Silver-modified Ba0.5Sr0.5Co0.8Fe0.2O3−δ as cathodes for a proton conducting solid-oxide fuel cell

Electrochemical performance of silver-modified Ba0.5Sr0.5Co0.8Fe0.2O3−δ (BSCF-Ag) as oxygen reduction electrodes for a protonic intermediate-temperature solid-oxide fuel cell (SOFC-H+) with BaZr0.1Ce0.8Y0.1O3 (BZCY) electrolyte was investigated. The BSCF-Ag electrodes were prepared by impregnating the porous BSCF electrode with AgNO3 solution followed by reducing with hydrazine and then firing at 850 °C for 1 h. The 3 wt.% silver-modified BSCF (BSCF-3Ag) electrode showed an area specific resistance of 0.25 Ω cm2 at 650 °C in dry air, compared to around 0.55 Ω cm2 for a pure BSCF electrode. The activation energy was also reduced from 119 kJ mol−1 for BSCF to only 84 kJ mol−1 for BSCF-3Ag.
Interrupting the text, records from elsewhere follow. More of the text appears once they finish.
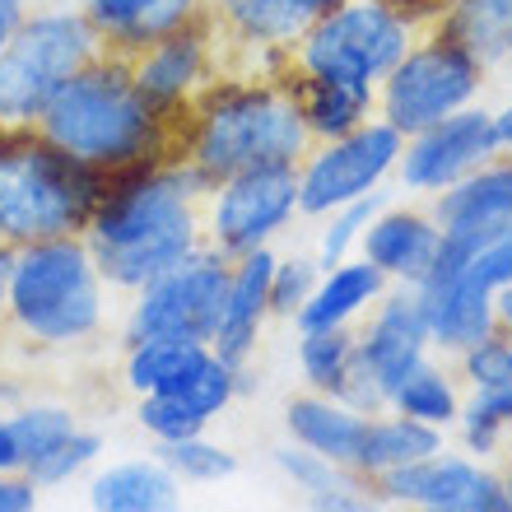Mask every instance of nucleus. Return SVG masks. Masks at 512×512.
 Here are the masks:
<instances>
[{
	"label": "nucleus",
	"instance_id": "ddd939ff",
	"mask_svg": "<svg viewBox=\"0 0 512 512\" xmlns=\"http://www.w3.org/2000/svg\"><path fill=\"white\" fill-rule=\"evenodd\" d=\"M131 66L135 89L168 117H182L187 103L215 80V33H210V10L201 19L182 24L168 38L149 42L145 52L122 56Z\"/></svg>",
	"mask_w": 512,
	"mask_h": 512
},
{
	"label": "nucleus",
	"instance_id": "c85d7f7f",
	"mask_svg": "<svg viewBox=\"0 0 512 512\" xmlns=\"http://www.w3.org/2000/svg\"><path fill=\"white\" fill-rule=\"evenodd\" d=\"M354 345H359V331H350V322L303 331V340H298V364H303V378H308L317 391L331 396L336 378L345 373V364H350Z\"/></svg>",
	"mask_w": 512,
	"mask_h": 512
},
{
	"label": "nucleus",
	"instance_id": "6ab92c4d",
	"mask_svg": "<svg viewBox=\"0 0 512 512\" xmlns=\"http://www.w3.org/2000/svg\"><path fill=\"white\" fill-rule=\"evenodd\" d=\"M289 94H294L303 122H308L312 140H340V135L359 131L368 122V112L378 108V89L368 84H350V80H322V75H303V70H280Z\"/></svg>",
	"mask_w": 512,
	"mask_h": 512
},
{
	"label": "nucleus",
	"instance_id": "dca6fc26",
	"mask_svg": "<svg viewBox=\"0 0 512 512\" xmlns=\"http://www.w3.org/2000/svg\"><path fill=\"white\" fill-rule=\"evenodd\" d=\"M80 10L98 28L103 52L135 56L145 52L149 42L168 38L191 19H201L205 0H84Z\"/></svg>",
	"mask_w": 512,
	"mask_h": 512
},
{
	"label": "nucleus",
	"instance_id": "5701e85b",
	"mask_svg": "<svg viewBox=\"0 0 512 512\" xmlns=\"http://www.w3.org/2000/svg\"><path fill=\"white\" fill-rule=\"evenodd\" d=\"M429 28L457 42L480 66L512 56V0H452Z\"/></svg>",
	"mask_w": 512,
	"mask_h": 512
},
{
	"label": "nucleus",
	"instance_id": "39448f33",
	"mask_svg": "<svg viewBox=\"0 0 512 512\" xmlns=\"http://www.w3.org/2000/svg\"><path fill=\"white\" fill-rule=\"evenodd\" d=\"M10 336L38 350H70L103 331V275L84 238H52L14 252Z\"/></svg>",
	"mask_w": 512,
	"mask_h": 512
},
{
	"label": "nucleus",
	"instance_id": "09e8293b",
	"mask_svg": "<svg viewBox=\"0 0 512 512\" xmlns=\"http://www.w3.org/2000/svg\"><path fill=\"white\" fill-rule=\"evenodd\" d=\"M508 508H512V480H508Z\"/></svg>",
	"mask_w": 512,
	"mask_h": 512
},
{
	"label": "nucleus",
	"instance_id": "b1692460",
	"mask_svg": "<svg viewBox=\"0 0 512 512\" xmlns=\"http://www.w3.org/2000/svg\"><path fill=\"white\" fill-rule=\"evenodd\" d=\"M382 280H387V275H382L373 261H340V266L326 270V280L312 289V298L303 303V312H298L294 322L303 326V331L350 322L364 303H373V298L382 294Z\"/></svg>",
	"mask_w": 512,
	"mask_h": 512
},
{
	"label": "nucleus",
	"instance_id": "393cba45",
	"mask_svg": "<svg viewBox=\"0 0 512 512\" xmlns=\"http://www.w3.org/2000/svg\"><path fill=\"white\" fill-rule=\"evenodd\" d=\"M205 359H210V345H201V340H177V336L131 340V354H126V387H131L135 396L177 391Z\"/></svg>",
	"mask_w": 512,
	"mask_h": 512
},
{
	"label": "nucleus",
	"instance_id": "cd10ccee",
	"mask_svg": "<svg viewBox=\"0 0 512 512\" xmlns=\"http://www.w3.org/2000/svg\"><path fill=\"white\" fill-rule=\"evenodd\" d=\"M5 424H10V438L19 447V471L33 466L38 457H47V452H56L70 433H80V419L66 405H19V410L5 415Z\"/></svg>",
	"mask_w": 512,
	"mask_h": 512
},
{
	"label": "nucleus",
	"instance_id": "0eeeda50",
	"mask_svg": "<svg viewBox=\"0 0 512 512\" xmlns=\"http://www.w3.org/2000/svg\"><path fill=\"white\" fill-rule=\"evenodd\" d=\"M415 33L424 28L382 0H345L340 10H331L322 24H312L298 38V47L289 52V70L378 89L396 70V61L415 47Z\"/></svg>",
	"mask_w": 512,
	"mask_h": 512
},
{
	"label": "nucleus",
	"instance_id": "79ce46f5",
	"mask_svg": "<svg viewBox=\"0 0 512 512\" xmlns=\"http://www.w3.org/2000/svg\"><path fill=\"white\" fill-rule=\"evenodd\" d=\"M382 5H391L396 14H405L410 24H419V28H429L438 14L452 5V0H382Z\"/></svg>",
	"mask_w": 512,
	"mask_h": 512
},
{
	"label": "nucleus",
	"instance_id": "c03bdc74",
	"mask_svg": "<svg viewBox=\"0 0 512 512\" xmlns=\"http://www.w3.org/2000/svg\"><path fill=\"white\" fill-rule=\"evenodd\" d=\"M19 19H24V0H0V56H5V47H10Z\"/></svg>",
	"mask_w": 512,
	"mask_h": 512
},
{
	"label": "nucleus",
	"instance_id": "72a5a7b5",
	"mask_svg": "<svg viewBox=\"0 0 512 512\" xmlns=\"http://www.w3.org/2000/svg\"><path fill=\"white\" fill-rule=\"evenodd\" d=\"M103 452V438L98 433H70L66 443L56 447V452H47V457H38L33 466H24V475L33 480V485H61V480H70V475L80 471V466H89V461Z\"/></svg>",
	"mask_w": 512,
	"mask_h": 512
},
{
	"label": "nucleus",
	"instance_id": "a19ab883",
	"mask_svg": "<svg viewBox=\"0 0 512 512\" xmlns=\"http://www.w3.org/2000/svg\"><path fill=\"white\" fill-rule=\"evenodd\" d=\"M38 508V485L24 471H0V512H33Z\"/></svg>",
	"mask_w": 512,
	"mask_h": 512
},
{
	"label": "nucleus",
	"instance_id": "4c0bfd02",
	"mask_svg": "<svg viewBox=\"0 0 512 512\" xmlns=\"http://www.w3.org/2000/svg\"><path fill=\"white\" fill-rule=\"evenodd\" d=\"M461 368L475 382V391L503 387V382H512V340H503L499 331H489L485 340H475L471 350H461Z\"/></svg>",
	"mask_w": 512,
	"mask_h": 512
},
{
	"label": "nucleus",
	"instance_id": "20e7f679",
	"mask_svg": "<svg viewBox=\"0 0 512 512\" xmlns=\"http://www.w3.org/2000/svg\"><path fill=\"white\" fill-rule=\"evenodd\" d=\"M108 177L42 140L33 126H0V243L19 252L52 238H84Z\"/></svg>",
	"mask_w": 512,
	"mask_h": 512
},
{
	"label": "nucleus",
	"instance_id": "37998d69",
	"mask_svg": "<svg viewBox=\"0 0 512 512\" xmlns=\"http://www.w3.org/2000/svg\"><path fill=\"white\" fill-rule=\"evenodd\" d=\"M10 270H14V247L0 243V345L10 340Z\"/></svg>",
	"mask_w": 512,
	"mask_h": 512
},
{
	"label": "nucleus",
	"instance_id": "a211bd4d",
	"mask_svg": "<svg viewBox=\"0 0 512 512\" xmlns=\"http://www.w3.org/2000/svg\"><path fill=\"white\" fill-rule=\"evenodd\" d=\"M438 247H443V229L415 210H391L364 229V261H373L382 275H396L401 284L429 280Z\"/></svg>",
	"mask_w": 512,
	"mask_h": 512
},
{
	"label": "nucleus",
	"instance_id": "f3484780",
	"mask_svg": "<svg viewBox=\"0 0 512 512\" xmlns=\"http://www.w3.org/2000/svg\"><path fill=\"white\" fill-rule=\"evenodd\" d=\"M270 275H275V256L266 247L238 256L233 261V280H229V298L219 312V331L210 340V350L243 373L247 354L256 350V331L270 312Z\"/></svg>",
	"mask_w": 512,
	"mask_h": 512
},
{
	"label": "nucleus",
	"instance_id": "7ed1b4c3",
	"mask_svg": "<svg viewBox=\"0 0 512 512\" xmlns=\"http://www.w3.org/2000/svg\"><path fill=\"white\" fill-rule=\"evenodd\" d=\"M33 131L56 149H66L70 159L103 173L177 163L182 149V117L154 108L135 89L131 66L112 52H103L94 66H84L70 84H61V94L42 108Z\"/></svg>",
	"mask_w": 512,
	"mask_h": 512
},
{
	"label": "nucleus",
	"instance_id": "9b49d317",
	"mask_svg": "<svg viewBox=\"0 0 512 512\" xmlns=\"http://www.w3.org/2000/svg\"><path fill=\"white\" fill-rule=\"evenodd\" d=\"M401 149L405 135L387 122H364L359 131L317 145L298 168V210L326 215V210H340L378 191L382 177L401 163Z\"/></svg>",
	"mask_w": 512,
	"mask_h": 512
},
{
	"label": "nucleus",
	"instance_id": "de8ad7c7",
	"mask_svg": "<svg viewBox=\"0 0 512 512\" xmlns=\"http://www.w3.org/2000/svg\"><path fill=\"white\" fill-rule=\"evenodd\" d=\"M494 140H499V149L512 145V103L499 112V117H494Z\"/></svg>",
	"mask_w": 512,
	"mask_h": 512
},
{
	"label": "nucleus",
	"instance_id": "f03ea898",
	"mask_svg": "<svg viewBox=\"0 0 512 512\" xmlns=\"http://www.w3.org/2000/svg\"><path fill=\"white\" fill-rule=\"evenodd\" d=\"M312 149L317 140L284 75H215L182 112L177 163H187L191 173H201L205 187H215L252 168H303Z\"/></svg>",
	"mask_w": 512,
	"mask_h": 512
},
{
	"label": "nucleus",
	"instance_id": "c9c22d12",
	"mask_svg": "<svg viewBox=\"0 0 512 512\" xmlns=\"http://www.w3.org/2000/svg\"><path fill=\"white\" fill-rule=\"evenodd\" d=\"M275 466H280L298 489H308V494H322V489H331V485L354 480V471H345V466H336V461H326L322 452H312V447H303V443L298 447H275Z\"/></svg>",
	"mask_w": 512,
	"mask_h": 512
},
{
	"label": "nucleus",
	"instance_id": "473e14b6",
	"mask_svg": "<svg viewBox=\"0 0 512 512\" xmlns=\"http://www.w3.org/2000/svg\"><path fill=\"white\" fill-rule=\"evenodd\" d=\"M331 396H336L340 405H350V410H359V415H378V410H387V405H391L387 387H382V378H378V368L368 364L364 345H354L350 364H345V373L336 378Z\"/></svg>",
	"mask_w": 512,
	"mask_h": 512
},
{
	"label": "nucleus",
	"instance_id": "4468645a",
	"mask_svg": "<svg viewBox=\"0 0 512 512\" xmlns=\"http://www.w3.org/2000/svg\"><path fill=\"white\" fill-rule=\"evenodd\" d=\"M494 154H499L494 117L461 108L429 131L410 135V145L401 149V182L415 191H447L475 168H485Z\"/></svg>",
	"mask_w": 512,
	"mask_h": 512
},
{
	"label": "nucleus",
	"instance_id": "ea45409f",
	"mask_svg": "<svg viewBox=\"0 0 512 512\" xmlns=\"http://www.w3.org/2000/svg\"><path fill=\"white\" fill-rule=\"evenodd\" d=\"M424 512H512L508 508V485H499L494 475H480L461 499L443 503V508H424Z\"/></svg>",
	"mask_w": 512,
	"mask_h": 512
},
{
	"label": "nucleus",
	"instance_id": "f8f14e48",
	"mask_svg": "<svg viewBox=\"0 0 512 512\" xmlns=\"http://www.w3.org/2000/svg\"><path fill=\"white\" fill-rule=\"evenodd\" d=\"M205 210V247L224 256H247L266 247L270 233H280L298 210V168H252V173L224 177L210 187Z\"/></svg>",
	"mask_w": 512,
	"mask_h": 512
},
{
	"label": "nucleus",
	"instance_id": "423d86ee",
	"mask_svg": "<svg viewBox=\"0 0 512 512\" xmlns=\"http://www.w3.org/2000/svg\"><path fill=\"white\" fill-rule=\"evenodd\" d=\"M103 56V38L84 10L24 14L0 56V126L24 131L84 66Z\"/></svg>",
	"mask_w": 512,
	"mask_h": 512
},
{
	"label": "nucleus",
	"instance_id": "7c9ffc66",
	"mask_svg": "<svg viewBox=\"0 0 512 512\" xmlns=\"http://www.w3.org/2000/svg\"><path fill=\"white\" fill-rule=\"evenodd\" d=\"M135 415L159 443H182V438H196V433L210 424V419L196 410L191 401H182L177 391H154V396H140Z\"/></svg>",
	"mask_w": 512,
	"mask_h": 512
},
{
	"label": "nucleus",
	"instance_id": "2f4dec72",
	"mask_svg": "<svg viewBox=\"0 0 512 512\" xmlns=\"http://www.w3.org/2000/svg\"><path fill=\"white\" fill-rule=\"evenodd\" d=\"M154 457L173 475H182V480H224V475L238 471V457L215 443H201V433H196V438H182V443H159Z\"/></svg>",
	"mask_w": 512,
	"mask_h": 512
},
{
	"label": "nucleus",
	"instance_id": "2eb2a0df",
	"mask_svg": "<svg viewBox=\"0 0 512 512\" xmlns=\"http://www.w3.org/2000/svg\"><path fill=\"white\" fill-rule=\"evenodd\" d=\"M368 364L378 368L387 396L401 387L419 364H424V345H429V317H424V298L419 284H401L396 294H387L373 312L368 331L359 336Z\"/></svg>",
	"mask_w": 512,
	"mask_h": 512
},
{
	"label": "nucleus",
	"instance_id": "1a4fd4ad",
	"mask_svg": "<svg viewBox=\"0 0 512 512\" xmlns=\"http://www.w3.org/2000/svg\"><path fill=\"white\" fill-rule=\"evenodd\" d=\"M480 70L485 66L471 61L457 42H447L438 28H424V38L378 84L382 122L396 126L401 135L429 131L471 103V94L480 89Z\"/></svg>",
	"mask_w": 512,
	"mask_h": 512
},
{
	"label": "nucleus",
	"instance_id": "58836bf2",
	"mask_svg": "<svg viewBox=\"0 0 512 512\" xmlns=\"http://www.w3.org/2000/svg\"><path fill=\"white\" fill-rule=\"evenodd\" d=\"M308 512H382V499L368 489V480H345L322 494H308Z\"/></svg>",
	"mask_w": 512,
	"mask_h": 512
},
{
	"label": "nucleus",
	"instance_id": "a878e982",
	"mask_svg": "<svg viewBox=\"0 0 512 512\" xmlns=\"http://www.w3.org/2000/svg\"><path fill=\"white\" fill-rule=\"evenodd\" d=\"M433 452H443V433L433 424H419V419H373L368 424V443L364 457L354 466L359 480H378L382 471H396V466H410V461H424Z\"/></svg>",
	"mask_w": 512,
	"mask_h": 512
},
{
	"label": "nucleus",
	"instance_id": "bb28decb",
	"mask_svg": "<svg viewBox=\"0 0 512 512\" xmlns=\"http://www.w3.org/2000/svg\"><path fill=\"white\" fill-rule=\"evenodd\" d=\"M438 224H475V219H512V163L475 168L457 187L438 196Z\"/></svg>",
	"mask_w": 512,
	"mask_h": 512
},
{
	"label": "nucleus",
	"instance_id": "a18cd8bd",
	"mask_svg": "<svg viewBox=\"0 0 512 512\" xmlns=\"http://www.w3.org/2000/svg\"><path fill=\"white\" fill-rule=\"evenodd\" d=\"M0 471H19V447H14L5 419H0Z\"/></svg>",
	"mask_w": 512,
	"mask_h": 512
},
{
	"label": "nucleus",
	"instance_id": "c756f323",
	"mask_svg": "<svg viewBox=\"0 0 512 512\" xmlns=\"http://www.w3.org/2000/svg\"><path fill=\"white\" fill-rule=\"evenodd\" d=\"M391 405H396V415L419 419V424H433V429H438V424H447V419L457 415V391H452V382H447L433 364H419L401 387L391 391Z\"/></svg>",
	"mask_w": 512,
	"mask_h": 512
},
{
	"label": "nucleus",
	"instance_id": "aec40b11",
	"mask_svg": "<svg viewBox=\"0 0 512 512\" xmlns=\"http://www.w3.org/2000/svg\"><path fill=\"white\" fill-rule=\"evenodd\" d=\"M284 424H289V433H294L303 447H312V452H322L326 461L354 471L359 457H364L373 415H359L350 405H340L336 396H298V401H289V410H284Z\"/></svg>",
	"mask_w": 512,
	"mask_h": 512
},
{
	"label": "nucleus",
	"instance_id": "9d476101",
	"mask_svg": "<svg viewBox=\"0 0 512 512\" xmlns=\"http://www.w3.org/2000/svg\"><path fill=\"white\" fill-rule=\"evenodd\" d=\"M229 280H233V256L215 252V247H201L182 266H173L168 275H159L154 284L140 289L126 340L177 336V340L210 345L219 331L224 298H229Z\"/></svg>",
	"mask_w": 512,
	"mask_h": 512
},
{
	"label": "nucleus",
	"instance_id": "f704fd0d",
	"mask_svg": "<svg viewBox=\"0 0 512 512\" xmlns=\"http://www.w3.org/2000/svg\"><path fill=\"white\" fill-rule=\"evenodd\" d=\"M317 270L322 261H308V256H294V261H275V275H270V312H280V317H298L303 303L312 298L317 289Z\"/></svg>",
	"mask_w": 512,
	"mask_h": 512
},
{
	"label": "nucleus",
	"instance_id": "4be33fe9",
	"mask_svg": "<svg viewBox=\"0 0 512 512\" xmlns=\"http://www.w3.org/2000/svg\"><path fill=\"white\" fill-rule=\"evenodd\" d=\"M94 512H182V494H177V475L154 461H122L94 480L89 489Z\"/></svg>",
	"mask_w": 512,
	"mask_h": 512
},
{
	"label": "nucleus",
	"instance_id": "f257e3e1",
	"mask_svg": "<svg viewBox=\"0 0 512 512\" xmlns=\"http://www.w3.org/2000/svg\"><path fill=\"white\" fill-rule=\"evenodd\" d=\"M210 187L187 163H154L112 173L84 243L98 275L117 289H145L205 247L201 201Z\"/></svg>",
	"mask_w": 512,
	"mask_h": 512
},
{
	"label": "nucleus",
	"instance_id": "412c9836",
	"mask_svg": "<svg viewBox=\"0 0 512 512\" xmlns=\"http://www.w3.org/2000/svg\"><path fill=\"white\" fill-rule=\"evenodd\" d=\"M480 466H471L466 457H447V452H433L424 461H410V466H396V471H382L378 480H368V489L378 494L382 503H405V508H443V503L461 499L466 489L480 480Z\"/></svg>",
	"mask_w": 512,
	"mask_h": 512
},
{
	"label": "nucleus",
	"instance_id": "49530a36",
	"mask_svg": "<svg viewBox=\"0 0 512 512\" xmlns=\"http://www.w3.org/2000/svg\"><path fill=\"white\" fill-rule=\"evenodd\" d=\"M494 317H499L503 331H512V284L494 289Z\"/></svg>",
	"mask_w": 512,
	"mask_h": 512
},
{
	"label": "nucleus",
	"instance_id": "e433bc0d",
	"mask_svg": "<svg viewBox=\"0 0 512 512\" xmlns=\"http://www.w3.org/2000/svg\"><path fill=\"white\" fill-rule=\"evenodd\" d=\"M382 205V191H368V196H359V201L340 205V215L331 219V233L322 238V270L340 266L345 261V252H350L354 238H364V229L373 224V210Z\"/></svg>",
	"mask_w": 512,
	"mask_h": 512
},
{
	"label": "nucleus",
	"instance_id": "6e6552de",
	"mask_svg": "<svg viewBox=\"0 0 512 512\" xmlns=\"http://www.w3.org/2000/svg\"><path fill=\"white\" fill-rule=\"evenodd\" d=\"M340 5L345 0H205L215 33V75H280L298 38Z\"/></svg>",
	"mask_w": 512,
	"mask_h": 512
}]
</instances>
Anode-supported SOFC-H+ with a BZCY electrolyte and a BSCF-3Ag cathode was fabricated. Peak power density up to 595 mW cm−2 was achieved at 750 °C for a cell with 35 μm thick electrolyte operating on hydrogen fuel, higher than around 485 mW cm−2 for a similar cell with BSCF cathode. However, at reduced temperatures, water had a negative effect on the oxygen reduction over BSCF-Ag electrode, as a result, a worse cell performance was observed for the cell with BSCF-3Ag electrode than that with pure BSCF electrode at 600 °C.